## [EXTRACT PROVIDED]
Initially, it was very difficult for the men to allow women to speak in their midst. So as a method of teaching, we used a ball and tossed it to both men and women to answer open-ended questions. Men realized that women were sharp and were giving better opinions and ideas. At the end of the second day the men formed discussion groups to critically analyze resources (or assets) within their locality—untapped resources that could be utilized to improve their livelihood and quality life. We were surprised when they said how much women have been untapped wealthy resources in their communities.

There were five groups represented from different regions of Kenya: some near Eldoret including some well known groups like Turkana and Pokot. There were 76 women in all and 14 men. Realizing how much other people are gifted in creating ideas of different projects and how important it is to respect others by accommodating their ideas without discrimination or prejudice, facilitators were then asked to revisit their culture and analyze the good and also the harm it has done as pertains to women and development. They realized as facilitators that they are donors to development projects in the manner of mobilization, sensitization, planning, and assignment of different roles to willing people.

 

There were those present who could only communicate in the vernacular. We were amazed at how members from the two groups from Northern Kenya volunteered to interpret to their groups. Women translated while men sat and listened, something previously unheard of. One man who came representing a peace forum in his locality stood and said, “What I like about this seminar is women empowerment.” I asked why. He said, “This training is uncovering what we men have been covering for so long—not regarding women as God’s image bearers. When we go back to our place in the Chief’s meeting, we shall allow women to give ideas just like we do.”

This forum group wrote the following resolutions:

  1. No more marriages of young girls 14 years old.
  2. No more training boys to be raiders, because our girls are left as widows at an early age.
  3. There is no need for inheriting widows because they are capable of taking care of their families. They even have more money from the income generating groups of theirs and they manage families better.
  4. Those women who refused to be inherited are better than men.
  5. Our attitudes towards women must change from now to create space for improved livelihood.
  6. Abandoning the practice of ‘Disco Matanga’ a dance done a day before a funeral where people do sex with any partner in belief to replace the dead but which spreads HIV/AIDS, they resolved to do rational and appropriate projects.
  7. Raiding and killing of neighbors during raiding results in many children left as orphans and very young women as widows. So no more raiding. Social projects would immediately start for both women and men, as women will train men on initiating income generating projects.
  8. Women decided that they will present poems in public forums, teaching how important women are and, given a chance, they can sustain families.

There arose a question about intermarriages. One member of Turkana said that their girls get married to Pokots 80%, but Pokots give only 10% to  Turkana. One woman quickly stood up and said, “When we Pokots get married to your boys, once the women get to old age after giving birth, according to your culture, you kill them, so this is why we don’t get married to you.” The room was deadly silent.

## [ACTION ITEM]
Carry the seminar account forward, starting right after its final sentence, "The room was deadly silent." The entries come from a different source than the seminar account.

## [RECORDS SHOWN]
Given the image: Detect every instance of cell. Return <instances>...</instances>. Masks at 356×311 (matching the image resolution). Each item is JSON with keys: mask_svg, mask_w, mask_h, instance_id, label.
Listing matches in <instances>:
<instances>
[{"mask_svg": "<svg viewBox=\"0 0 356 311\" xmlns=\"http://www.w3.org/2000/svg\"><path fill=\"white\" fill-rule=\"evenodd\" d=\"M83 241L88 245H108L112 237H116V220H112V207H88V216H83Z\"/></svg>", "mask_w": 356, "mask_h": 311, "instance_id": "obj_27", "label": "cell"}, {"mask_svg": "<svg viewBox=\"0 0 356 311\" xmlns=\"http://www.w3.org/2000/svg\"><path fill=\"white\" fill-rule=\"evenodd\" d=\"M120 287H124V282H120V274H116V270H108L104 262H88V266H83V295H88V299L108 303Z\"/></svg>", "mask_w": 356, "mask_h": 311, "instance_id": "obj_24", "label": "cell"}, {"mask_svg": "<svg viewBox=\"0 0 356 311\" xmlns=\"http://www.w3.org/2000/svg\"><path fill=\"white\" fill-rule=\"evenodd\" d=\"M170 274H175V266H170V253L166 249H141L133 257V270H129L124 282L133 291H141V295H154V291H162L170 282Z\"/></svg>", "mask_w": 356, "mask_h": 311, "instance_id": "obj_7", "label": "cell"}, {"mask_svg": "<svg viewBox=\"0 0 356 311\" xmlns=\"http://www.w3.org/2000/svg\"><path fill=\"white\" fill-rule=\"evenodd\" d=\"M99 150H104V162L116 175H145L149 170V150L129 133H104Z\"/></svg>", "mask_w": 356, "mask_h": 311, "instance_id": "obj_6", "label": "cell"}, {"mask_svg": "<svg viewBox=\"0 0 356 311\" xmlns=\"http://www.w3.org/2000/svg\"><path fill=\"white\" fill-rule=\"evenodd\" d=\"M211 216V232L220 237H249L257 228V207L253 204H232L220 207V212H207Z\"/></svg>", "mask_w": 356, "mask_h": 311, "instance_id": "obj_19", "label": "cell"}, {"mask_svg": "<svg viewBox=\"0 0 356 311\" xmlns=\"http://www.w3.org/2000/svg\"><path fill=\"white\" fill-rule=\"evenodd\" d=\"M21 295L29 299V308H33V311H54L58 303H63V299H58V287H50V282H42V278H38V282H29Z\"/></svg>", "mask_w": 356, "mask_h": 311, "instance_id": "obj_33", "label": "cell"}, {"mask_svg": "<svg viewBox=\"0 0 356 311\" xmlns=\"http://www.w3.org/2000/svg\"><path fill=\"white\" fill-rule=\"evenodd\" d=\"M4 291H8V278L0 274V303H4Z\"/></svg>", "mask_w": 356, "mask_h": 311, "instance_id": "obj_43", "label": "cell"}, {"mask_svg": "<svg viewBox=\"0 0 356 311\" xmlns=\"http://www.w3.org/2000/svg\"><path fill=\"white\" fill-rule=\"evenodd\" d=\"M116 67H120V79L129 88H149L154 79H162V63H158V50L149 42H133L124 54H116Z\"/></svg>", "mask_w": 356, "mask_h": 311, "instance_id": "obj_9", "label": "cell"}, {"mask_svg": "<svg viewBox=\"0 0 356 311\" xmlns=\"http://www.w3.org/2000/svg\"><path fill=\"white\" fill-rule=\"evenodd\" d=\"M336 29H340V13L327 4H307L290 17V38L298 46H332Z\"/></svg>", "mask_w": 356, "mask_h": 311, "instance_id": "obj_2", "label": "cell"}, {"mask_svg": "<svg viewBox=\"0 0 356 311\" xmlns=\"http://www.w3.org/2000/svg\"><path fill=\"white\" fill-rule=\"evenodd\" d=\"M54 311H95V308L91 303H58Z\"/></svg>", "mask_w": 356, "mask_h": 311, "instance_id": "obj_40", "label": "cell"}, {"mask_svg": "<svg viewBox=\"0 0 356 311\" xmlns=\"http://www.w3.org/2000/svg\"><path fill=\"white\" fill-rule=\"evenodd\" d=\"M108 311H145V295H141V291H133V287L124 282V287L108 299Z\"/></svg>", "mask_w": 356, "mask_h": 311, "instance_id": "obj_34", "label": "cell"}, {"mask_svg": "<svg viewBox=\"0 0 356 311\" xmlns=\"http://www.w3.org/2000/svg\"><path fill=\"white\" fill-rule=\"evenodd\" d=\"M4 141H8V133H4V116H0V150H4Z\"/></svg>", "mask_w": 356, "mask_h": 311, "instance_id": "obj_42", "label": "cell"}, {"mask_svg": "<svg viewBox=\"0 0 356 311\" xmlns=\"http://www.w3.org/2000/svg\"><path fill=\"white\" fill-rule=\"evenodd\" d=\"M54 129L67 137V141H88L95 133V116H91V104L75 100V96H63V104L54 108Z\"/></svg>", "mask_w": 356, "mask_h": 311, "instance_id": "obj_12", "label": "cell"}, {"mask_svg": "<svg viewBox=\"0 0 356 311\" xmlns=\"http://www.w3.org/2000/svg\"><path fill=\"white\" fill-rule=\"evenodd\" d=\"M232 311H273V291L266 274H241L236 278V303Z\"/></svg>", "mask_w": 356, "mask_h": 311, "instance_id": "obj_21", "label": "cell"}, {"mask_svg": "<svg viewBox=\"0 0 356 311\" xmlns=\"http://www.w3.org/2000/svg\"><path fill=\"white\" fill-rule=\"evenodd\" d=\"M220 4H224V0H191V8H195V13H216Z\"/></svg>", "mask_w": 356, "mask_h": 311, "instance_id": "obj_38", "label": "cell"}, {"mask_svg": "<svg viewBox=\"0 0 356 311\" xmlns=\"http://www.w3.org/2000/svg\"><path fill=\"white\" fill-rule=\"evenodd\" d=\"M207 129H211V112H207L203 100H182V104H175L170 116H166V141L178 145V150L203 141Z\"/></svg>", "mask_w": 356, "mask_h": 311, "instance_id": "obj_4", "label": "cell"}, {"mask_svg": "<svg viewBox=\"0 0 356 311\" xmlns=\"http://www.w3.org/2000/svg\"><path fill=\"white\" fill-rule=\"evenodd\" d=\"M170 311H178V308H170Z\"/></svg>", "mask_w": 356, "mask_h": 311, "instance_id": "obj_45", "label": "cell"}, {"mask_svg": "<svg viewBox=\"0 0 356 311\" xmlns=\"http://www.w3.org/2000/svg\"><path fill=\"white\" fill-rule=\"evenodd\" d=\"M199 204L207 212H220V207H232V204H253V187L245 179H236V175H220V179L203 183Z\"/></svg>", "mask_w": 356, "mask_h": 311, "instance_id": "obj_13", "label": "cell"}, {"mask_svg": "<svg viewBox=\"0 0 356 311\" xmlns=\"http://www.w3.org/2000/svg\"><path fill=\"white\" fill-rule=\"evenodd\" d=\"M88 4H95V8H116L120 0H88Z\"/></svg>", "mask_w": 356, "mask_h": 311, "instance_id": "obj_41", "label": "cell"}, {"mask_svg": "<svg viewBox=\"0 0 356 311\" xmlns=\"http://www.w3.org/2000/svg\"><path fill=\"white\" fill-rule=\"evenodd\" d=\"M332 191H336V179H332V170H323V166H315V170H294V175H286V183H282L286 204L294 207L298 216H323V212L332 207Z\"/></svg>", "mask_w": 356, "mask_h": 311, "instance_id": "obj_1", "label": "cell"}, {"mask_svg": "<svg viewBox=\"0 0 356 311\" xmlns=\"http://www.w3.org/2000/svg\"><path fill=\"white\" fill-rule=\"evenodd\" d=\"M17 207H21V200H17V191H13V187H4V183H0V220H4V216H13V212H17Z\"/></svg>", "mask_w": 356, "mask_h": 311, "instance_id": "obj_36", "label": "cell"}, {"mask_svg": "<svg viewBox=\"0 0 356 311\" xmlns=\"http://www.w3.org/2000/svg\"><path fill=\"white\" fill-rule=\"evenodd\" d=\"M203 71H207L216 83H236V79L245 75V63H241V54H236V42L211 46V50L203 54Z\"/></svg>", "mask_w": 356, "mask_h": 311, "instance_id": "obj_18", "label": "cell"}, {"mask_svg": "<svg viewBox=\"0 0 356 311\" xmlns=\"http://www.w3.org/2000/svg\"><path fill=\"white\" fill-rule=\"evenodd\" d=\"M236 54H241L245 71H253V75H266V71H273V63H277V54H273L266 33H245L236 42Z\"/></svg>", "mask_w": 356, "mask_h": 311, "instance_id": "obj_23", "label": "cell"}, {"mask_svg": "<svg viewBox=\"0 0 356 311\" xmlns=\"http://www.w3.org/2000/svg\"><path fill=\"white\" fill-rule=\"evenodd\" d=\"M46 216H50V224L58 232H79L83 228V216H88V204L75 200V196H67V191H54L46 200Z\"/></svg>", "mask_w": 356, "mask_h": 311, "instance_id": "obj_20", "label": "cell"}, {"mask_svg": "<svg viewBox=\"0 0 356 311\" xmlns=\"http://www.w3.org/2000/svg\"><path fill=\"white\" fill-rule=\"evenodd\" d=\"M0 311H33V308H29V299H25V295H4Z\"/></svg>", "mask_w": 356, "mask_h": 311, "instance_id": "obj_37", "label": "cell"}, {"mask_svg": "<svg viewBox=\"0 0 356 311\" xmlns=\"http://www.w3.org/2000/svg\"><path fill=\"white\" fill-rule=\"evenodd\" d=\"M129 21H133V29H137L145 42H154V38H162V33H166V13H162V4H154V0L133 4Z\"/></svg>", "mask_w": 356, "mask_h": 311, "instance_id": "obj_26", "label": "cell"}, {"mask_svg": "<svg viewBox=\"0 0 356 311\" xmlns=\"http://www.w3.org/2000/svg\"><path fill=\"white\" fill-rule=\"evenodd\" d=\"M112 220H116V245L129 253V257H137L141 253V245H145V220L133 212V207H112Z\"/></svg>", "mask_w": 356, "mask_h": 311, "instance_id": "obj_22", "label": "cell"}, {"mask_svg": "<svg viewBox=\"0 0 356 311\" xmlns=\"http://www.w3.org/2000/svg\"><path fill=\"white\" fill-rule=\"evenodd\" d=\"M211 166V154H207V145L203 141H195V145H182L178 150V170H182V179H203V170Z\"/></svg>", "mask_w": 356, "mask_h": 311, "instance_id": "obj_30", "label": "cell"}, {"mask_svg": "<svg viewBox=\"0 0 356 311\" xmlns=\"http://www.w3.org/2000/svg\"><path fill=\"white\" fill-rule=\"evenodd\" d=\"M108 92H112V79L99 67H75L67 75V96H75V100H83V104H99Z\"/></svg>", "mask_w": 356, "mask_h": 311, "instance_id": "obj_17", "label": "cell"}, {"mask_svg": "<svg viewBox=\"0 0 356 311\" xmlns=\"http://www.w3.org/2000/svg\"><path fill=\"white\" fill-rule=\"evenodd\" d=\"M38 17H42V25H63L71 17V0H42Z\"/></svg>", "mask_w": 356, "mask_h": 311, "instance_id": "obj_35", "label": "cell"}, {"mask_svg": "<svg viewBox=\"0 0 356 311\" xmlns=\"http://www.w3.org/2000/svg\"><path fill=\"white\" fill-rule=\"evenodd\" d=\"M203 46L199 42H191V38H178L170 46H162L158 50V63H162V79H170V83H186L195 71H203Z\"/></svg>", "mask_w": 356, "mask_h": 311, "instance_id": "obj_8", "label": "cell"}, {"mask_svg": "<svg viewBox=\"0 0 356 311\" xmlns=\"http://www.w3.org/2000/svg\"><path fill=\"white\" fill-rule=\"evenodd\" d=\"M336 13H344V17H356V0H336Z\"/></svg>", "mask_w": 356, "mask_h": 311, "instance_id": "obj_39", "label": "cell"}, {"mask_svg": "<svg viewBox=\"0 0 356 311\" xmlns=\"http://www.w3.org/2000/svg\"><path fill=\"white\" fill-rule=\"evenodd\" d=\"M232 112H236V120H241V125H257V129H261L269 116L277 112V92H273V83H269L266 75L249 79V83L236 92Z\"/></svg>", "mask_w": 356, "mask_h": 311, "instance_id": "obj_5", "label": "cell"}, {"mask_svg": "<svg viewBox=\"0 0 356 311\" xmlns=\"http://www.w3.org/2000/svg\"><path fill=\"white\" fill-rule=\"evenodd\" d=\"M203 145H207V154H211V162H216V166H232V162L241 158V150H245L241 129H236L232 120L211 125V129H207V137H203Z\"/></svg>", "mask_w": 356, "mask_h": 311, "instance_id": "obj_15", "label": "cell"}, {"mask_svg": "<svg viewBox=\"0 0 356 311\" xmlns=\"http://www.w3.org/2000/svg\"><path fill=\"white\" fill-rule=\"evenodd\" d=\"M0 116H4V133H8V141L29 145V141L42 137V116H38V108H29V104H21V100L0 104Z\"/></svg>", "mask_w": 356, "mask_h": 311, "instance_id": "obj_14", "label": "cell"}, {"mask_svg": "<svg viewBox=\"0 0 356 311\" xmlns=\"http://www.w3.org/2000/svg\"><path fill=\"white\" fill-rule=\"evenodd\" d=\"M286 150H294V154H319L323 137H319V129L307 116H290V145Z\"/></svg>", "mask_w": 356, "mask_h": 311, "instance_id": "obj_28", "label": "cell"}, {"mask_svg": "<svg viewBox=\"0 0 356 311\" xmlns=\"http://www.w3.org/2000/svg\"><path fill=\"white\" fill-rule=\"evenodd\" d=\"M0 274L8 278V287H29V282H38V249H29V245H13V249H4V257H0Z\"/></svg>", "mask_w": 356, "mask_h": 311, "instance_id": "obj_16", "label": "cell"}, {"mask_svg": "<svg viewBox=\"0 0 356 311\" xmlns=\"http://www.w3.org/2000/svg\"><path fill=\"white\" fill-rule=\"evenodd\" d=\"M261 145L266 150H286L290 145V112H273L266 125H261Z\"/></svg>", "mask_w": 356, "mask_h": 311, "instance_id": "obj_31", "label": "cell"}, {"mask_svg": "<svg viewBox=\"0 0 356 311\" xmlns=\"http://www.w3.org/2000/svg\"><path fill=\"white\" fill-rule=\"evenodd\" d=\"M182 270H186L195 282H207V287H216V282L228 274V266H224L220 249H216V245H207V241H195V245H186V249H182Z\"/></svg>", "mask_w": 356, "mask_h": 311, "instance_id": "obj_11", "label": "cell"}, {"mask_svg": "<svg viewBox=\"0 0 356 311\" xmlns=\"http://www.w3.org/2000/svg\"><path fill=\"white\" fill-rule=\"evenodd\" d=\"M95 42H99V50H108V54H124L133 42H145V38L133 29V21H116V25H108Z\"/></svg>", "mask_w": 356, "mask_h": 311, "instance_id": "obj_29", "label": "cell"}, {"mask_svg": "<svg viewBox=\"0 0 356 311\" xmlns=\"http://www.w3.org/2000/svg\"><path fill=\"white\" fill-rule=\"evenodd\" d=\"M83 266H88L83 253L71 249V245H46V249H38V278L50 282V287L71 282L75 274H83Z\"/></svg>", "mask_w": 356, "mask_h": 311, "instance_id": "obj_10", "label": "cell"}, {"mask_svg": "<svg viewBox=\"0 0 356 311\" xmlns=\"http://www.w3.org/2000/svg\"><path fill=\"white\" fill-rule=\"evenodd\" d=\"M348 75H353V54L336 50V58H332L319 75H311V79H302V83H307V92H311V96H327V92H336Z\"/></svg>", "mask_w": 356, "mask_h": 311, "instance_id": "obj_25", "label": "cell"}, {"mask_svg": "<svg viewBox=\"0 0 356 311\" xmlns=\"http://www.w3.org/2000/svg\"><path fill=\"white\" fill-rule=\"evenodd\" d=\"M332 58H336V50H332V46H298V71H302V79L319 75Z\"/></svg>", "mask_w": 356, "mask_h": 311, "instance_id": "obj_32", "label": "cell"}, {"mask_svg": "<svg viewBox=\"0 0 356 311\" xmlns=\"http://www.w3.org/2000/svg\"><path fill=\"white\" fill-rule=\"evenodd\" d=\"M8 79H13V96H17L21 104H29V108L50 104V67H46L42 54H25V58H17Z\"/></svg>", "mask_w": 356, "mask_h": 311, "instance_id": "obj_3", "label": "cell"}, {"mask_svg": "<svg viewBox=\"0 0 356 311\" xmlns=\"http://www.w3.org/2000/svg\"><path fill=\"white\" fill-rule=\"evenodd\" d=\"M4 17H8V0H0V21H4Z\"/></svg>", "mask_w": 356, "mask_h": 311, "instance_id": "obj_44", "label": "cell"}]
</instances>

## [ANSWER TO THIS TASK]
I called upon one of the old men who was a moran (warrior) escort to tell us the way forward. He said, “That was the only good we knew before we came here. It has dawned on us that you women are just like us and even better because several of you take care of families after the death of husbands. You still bear with us when we take you like our wealth of cows and goats. You bear with us when we marry many of you in a homestead and leave you without taking care of you and your children. Now that we have known how valuable you could have been and having learned what we have learned, we shall revisit our culture and discard those parts that overlook and demean you women. It is important that when we leave here we call a forum to put things in order.” Everybody shouted with joy. It was very impressive to see women come forward to tell what they have done to keep the lives of their children moving. 

There was one who some years ago after the first training started an Early Childhood Development School. Partnering with her husband who is one of our facilitators, a pastor and now appointed as an assistant chief, the school has grown to a secondary school.  She was kicked out when the school grew, but she vowed to start another school the same way. She said, “Women are donors of brains and visions but men have refused to accept.” The male representatives of different groups stood and said, “From now on, we are partners, and even in any public meeting, we shall listen when you share your ideas.” The women sang and sang.

When we came to the close of the seminar, one moran (young warrior) stood and boldly came forward. He said, “’No more guns, no more killing, but the Bible.” He came and knelt down and lifted his hands up ready to get saved. All the rest did the same and women sang praises. He got saved and 10 others confessed they want “the Bible way”. They do not know salvation. They said, ‘You Mum (Josephine), you have regarded us with respect even if we are dirty. You always ask whether we have had enough food and you don’t eat until we have eaten. You have taught us about a God who is very different from our gods of the sun, moon, mountains, lakes and the rivers. All our gods have been created by your God,. We want this God who is not as evil as us who have oppressed our women. Tell your God to accept us and we shall liberate these women of ours.” It was so touching.

I called upon one of the reverends who had come to join us to close the training officially and he prayed for them. They conducted a song in their vernacular and wrapped a green sheet on me and three of our facilitators as a sign that they have discarded all the evil they have been doing to women and girls. They promised to change and utilize every untapped resource to do development with women. One elder said that every one of his girls that will be married in his locality shall be given land to plow just like he would do to his sons.

I had ordered a cake for them to cut for the women as a sign of faithfulness to their vows. Both communities cut the cake and fed the women. They fed me, too, and it was great.

The funding done for such forums is God-planned because such a training was the first of its kind and the attitude towards women totally changed. The women felt so empowered that they sang songs of liberation and deliverance. They will now go to facilitate those interior areas that have women still downtrodden.”

I belive we have been privileged to read an account of God doing a miracle among some of the hardest African tribal people to reach with the gospel.  It has been done through Transformational Development teaching. I know you are praising God for being allowed to read this testimony of what He has done. To God be the glory.

I will add that if you feel so moved to help Josephine in her many endeavors to teach in her community, you can visit this website to help support her.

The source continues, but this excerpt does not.